### PROBLEM STATEMENT:
List each line in the rows below that contains the string "further", copying the whole line. Case counts.

### SUPPLIED RECORDS:

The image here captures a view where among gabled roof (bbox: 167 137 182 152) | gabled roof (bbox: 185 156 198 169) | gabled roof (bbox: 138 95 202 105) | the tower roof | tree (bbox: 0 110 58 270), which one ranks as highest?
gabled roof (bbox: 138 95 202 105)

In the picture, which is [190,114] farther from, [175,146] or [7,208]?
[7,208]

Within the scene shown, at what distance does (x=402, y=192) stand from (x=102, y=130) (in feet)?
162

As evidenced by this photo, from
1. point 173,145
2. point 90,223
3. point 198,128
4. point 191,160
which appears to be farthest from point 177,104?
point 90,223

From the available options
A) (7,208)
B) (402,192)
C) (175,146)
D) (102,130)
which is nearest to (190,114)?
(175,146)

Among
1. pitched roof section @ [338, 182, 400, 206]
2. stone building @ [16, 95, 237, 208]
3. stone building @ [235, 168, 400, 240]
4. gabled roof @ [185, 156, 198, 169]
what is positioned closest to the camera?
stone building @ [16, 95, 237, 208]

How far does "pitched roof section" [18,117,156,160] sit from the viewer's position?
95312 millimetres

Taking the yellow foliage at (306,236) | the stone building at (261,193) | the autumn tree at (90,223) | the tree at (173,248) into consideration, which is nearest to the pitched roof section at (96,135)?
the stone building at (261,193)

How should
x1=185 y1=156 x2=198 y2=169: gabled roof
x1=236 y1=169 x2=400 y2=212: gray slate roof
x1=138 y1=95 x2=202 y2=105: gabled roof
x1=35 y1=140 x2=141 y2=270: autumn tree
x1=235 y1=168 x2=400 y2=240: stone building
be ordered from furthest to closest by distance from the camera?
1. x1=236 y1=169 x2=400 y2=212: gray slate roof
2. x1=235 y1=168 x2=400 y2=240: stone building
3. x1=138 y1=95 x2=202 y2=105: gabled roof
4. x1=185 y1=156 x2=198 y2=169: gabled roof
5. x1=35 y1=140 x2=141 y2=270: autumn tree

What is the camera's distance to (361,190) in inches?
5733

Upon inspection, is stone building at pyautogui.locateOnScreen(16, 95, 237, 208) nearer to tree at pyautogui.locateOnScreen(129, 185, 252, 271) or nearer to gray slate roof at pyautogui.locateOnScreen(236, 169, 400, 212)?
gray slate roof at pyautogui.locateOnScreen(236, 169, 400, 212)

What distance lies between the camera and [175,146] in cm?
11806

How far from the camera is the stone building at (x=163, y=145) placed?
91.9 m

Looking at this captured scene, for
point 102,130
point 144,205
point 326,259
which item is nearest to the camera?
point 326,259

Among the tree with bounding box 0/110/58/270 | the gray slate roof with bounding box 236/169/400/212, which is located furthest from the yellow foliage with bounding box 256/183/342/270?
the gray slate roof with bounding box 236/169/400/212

==

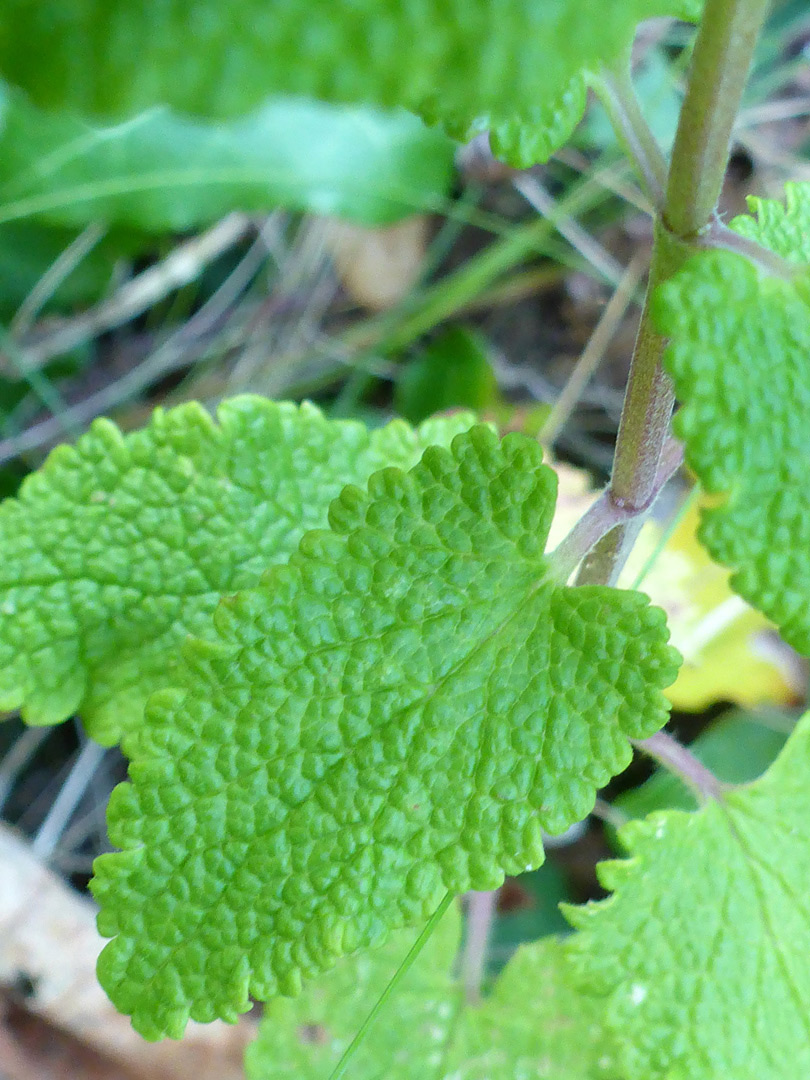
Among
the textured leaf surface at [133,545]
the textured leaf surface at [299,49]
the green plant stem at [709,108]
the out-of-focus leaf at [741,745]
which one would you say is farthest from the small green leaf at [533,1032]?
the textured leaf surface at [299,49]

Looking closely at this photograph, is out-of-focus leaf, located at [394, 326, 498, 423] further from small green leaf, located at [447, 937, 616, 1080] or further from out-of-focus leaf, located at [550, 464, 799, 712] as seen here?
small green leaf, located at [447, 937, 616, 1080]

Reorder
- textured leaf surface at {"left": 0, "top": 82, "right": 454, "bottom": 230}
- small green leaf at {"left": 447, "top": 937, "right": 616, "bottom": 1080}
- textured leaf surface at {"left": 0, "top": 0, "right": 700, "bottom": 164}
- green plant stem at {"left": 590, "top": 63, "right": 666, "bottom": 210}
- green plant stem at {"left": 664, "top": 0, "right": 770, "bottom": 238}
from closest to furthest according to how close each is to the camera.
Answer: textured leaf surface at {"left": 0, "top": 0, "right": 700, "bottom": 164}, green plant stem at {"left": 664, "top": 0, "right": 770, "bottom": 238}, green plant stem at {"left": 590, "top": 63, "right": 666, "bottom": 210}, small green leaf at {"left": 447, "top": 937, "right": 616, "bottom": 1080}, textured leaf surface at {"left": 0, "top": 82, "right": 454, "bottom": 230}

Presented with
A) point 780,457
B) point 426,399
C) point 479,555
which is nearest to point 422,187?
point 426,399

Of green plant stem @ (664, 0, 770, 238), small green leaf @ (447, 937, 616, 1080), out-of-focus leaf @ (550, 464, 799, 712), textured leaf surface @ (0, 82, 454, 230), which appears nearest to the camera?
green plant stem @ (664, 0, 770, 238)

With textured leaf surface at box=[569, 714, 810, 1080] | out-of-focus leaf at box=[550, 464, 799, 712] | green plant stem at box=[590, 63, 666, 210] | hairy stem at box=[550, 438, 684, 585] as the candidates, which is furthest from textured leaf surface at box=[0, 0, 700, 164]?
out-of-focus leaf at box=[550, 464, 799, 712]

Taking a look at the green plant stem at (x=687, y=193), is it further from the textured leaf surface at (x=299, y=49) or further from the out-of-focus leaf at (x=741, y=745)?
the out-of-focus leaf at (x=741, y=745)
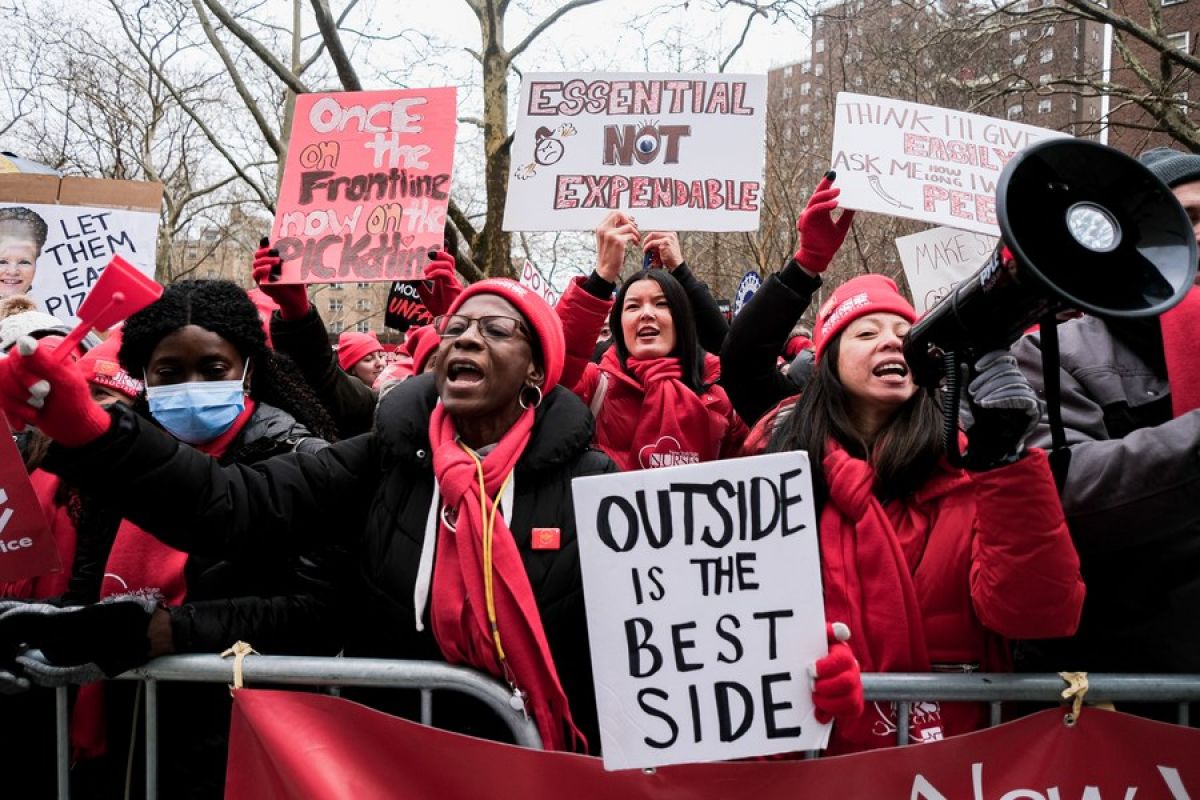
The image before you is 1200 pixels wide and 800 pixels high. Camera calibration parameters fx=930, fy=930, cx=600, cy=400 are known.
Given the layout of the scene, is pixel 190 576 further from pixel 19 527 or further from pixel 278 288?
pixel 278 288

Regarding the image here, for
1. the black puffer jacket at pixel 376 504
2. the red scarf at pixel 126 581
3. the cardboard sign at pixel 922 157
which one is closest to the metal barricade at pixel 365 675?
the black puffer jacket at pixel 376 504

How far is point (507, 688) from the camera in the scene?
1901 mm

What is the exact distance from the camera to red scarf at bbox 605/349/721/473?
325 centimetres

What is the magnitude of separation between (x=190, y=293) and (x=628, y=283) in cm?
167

### RESPONSE TO THIS EXERCISE:
Looking closely at this photograph, is out-of-focus leaf, located at [394, 326, 498, 423] further from small green leaf, located at [447, 937, 616, 1080] or further from out-of-focus leaf, located at [550, 464, 799, 712] as seen here?
Taking a look at the green plant stem at (x=687, y=193), is it further from the textured leaf surface at (x=299, y=49) or further from the out-of-focus leaf at (x=741, y=745)?
Given the layout of the scene, is pixel 190 576 further from pixel 19 527 or further from pixel 278 288?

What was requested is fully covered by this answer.